Azure Local | HomeLab – Fixing a Failed Cluster Build

Reading Time: 10 minutes

This post covers a real troubleshooting session on a portal-initiated Azure Local 2604 deployment using Local Identity with Azure Key Vault, the ADLess, workgroup-based deployment model. Validation passed cleanly. The build phase did not. What followed was a deep dive into the deployment engine’s PowerShell modules, the EceStore config, and some fundamental differences between how ADLess clusters and traditional AD-joined clusters get created.

If you are running this same setup and your deployment is failing at step 0.16 – Create the cluster, this one is for you.

The Environment

The setup is a single-node Azure Local cluster running inside Hyper-V, using a fully converged network intent (compute_management_storage). The networking looks like this:

vManagement — 172.16.100.10/24, gateway 172.16.100.1
vSMB(compute_management_storage#Port0) — 10.71.1.31/24, no gateway

The cluster name is ClusterKADZ, the deployment was kicked off through the Azure portal with Local Identity + Key Vault (Preview) selected, and the node is joined to a workgroup rather than an Active Directory domain.

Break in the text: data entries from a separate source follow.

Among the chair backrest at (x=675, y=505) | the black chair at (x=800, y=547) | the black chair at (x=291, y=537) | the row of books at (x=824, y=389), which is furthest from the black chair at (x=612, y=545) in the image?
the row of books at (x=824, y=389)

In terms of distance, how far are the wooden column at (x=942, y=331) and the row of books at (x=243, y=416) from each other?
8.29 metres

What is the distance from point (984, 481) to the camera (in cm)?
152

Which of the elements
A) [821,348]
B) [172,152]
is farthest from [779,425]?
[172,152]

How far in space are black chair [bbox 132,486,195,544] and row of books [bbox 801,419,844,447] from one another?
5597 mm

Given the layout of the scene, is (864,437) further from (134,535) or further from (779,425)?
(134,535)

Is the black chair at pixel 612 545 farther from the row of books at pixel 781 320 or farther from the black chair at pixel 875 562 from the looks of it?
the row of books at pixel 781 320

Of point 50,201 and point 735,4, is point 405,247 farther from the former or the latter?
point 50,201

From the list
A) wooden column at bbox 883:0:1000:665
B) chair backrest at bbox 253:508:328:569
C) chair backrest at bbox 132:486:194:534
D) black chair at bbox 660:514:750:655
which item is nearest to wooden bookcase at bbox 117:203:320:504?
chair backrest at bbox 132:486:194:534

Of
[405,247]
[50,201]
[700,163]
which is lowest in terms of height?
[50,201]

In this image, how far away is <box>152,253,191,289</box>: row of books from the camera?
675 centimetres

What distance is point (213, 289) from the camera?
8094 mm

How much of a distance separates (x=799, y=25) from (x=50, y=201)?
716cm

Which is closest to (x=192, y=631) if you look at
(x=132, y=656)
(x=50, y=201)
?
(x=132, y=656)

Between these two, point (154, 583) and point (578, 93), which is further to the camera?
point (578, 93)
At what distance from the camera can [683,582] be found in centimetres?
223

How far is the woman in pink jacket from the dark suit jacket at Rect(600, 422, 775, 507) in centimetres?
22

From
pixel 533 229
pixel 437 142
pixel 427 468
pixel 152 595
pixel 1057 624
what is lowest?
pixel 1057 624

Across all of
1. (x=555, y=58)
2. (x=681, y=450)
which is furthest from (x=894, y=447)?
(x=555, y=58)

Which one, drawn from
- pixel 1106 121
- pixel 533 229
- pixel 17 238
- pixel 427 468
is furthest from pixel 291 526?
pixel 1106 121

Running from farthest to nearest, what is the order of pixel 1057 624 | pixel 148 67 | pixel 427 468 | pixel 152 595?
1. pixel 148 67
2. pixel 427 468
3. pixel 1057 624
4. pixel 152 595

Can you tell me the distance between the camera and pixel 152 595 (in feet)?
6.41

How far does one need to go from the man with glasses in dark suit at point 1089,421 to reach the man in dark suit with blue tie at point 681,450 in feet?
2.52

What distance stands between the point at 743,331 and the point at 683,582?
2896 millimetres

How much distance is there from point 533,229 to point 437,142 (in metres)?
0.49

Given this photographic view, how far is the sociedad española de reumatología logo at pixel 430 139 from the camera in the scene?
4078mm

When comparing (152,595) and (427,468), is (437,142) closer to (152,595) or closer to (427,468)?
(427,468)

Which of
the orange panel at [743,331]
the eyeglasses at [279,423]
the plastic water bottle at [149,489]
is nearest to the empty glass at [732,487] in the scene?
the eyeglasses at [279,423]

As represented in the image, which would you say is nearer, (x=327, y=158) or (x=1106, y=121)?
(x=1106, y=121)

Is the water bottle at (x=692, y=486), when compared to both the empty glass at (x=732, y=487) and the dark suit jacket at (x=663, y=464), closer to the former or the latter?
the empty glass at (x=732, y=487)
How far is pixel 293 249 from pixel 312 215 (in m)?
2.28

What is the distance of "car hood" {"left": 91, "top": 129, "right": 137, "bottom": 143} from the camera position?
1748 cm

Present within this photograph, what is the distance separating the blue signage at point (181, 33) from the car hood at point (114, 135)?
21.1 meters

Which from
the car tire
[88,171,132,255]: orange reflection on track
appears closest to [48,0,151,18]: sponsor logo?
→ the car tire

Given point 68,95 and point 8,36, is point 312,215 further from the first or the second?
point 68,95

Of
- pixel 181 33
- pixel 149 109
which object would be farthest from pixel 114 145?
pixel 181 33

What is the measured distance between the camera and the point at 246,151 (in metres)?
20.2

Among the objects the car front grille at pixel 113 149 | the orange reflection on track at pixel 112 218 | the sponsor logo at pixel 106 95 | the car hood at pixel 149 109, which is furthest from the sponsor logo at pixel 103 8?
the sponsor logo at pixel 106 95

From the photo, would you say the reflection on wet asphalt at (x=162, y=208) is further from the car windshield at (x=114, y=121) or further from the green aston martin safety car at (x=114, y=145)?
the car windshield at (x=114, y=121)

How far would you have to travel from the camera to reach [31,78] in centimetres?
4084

The First Error: ClusterAndClient Without an Address

After validation passed, the build phase hit a wall immediately at step 0.16.6 — ConfigCluster:

Network 10.71.1.0/24 without DHCP was assigned role ClusterAndClient, but no address was given to configure the Cluster Name on this network.

The first instinct is to look at the network adapter configuration. Running Get-NetIPConfiguration confirms there is no default gateway on 10.71.1.0/24, only on the management network. So why is the engine treating the vSMB network as ClusterAndClient?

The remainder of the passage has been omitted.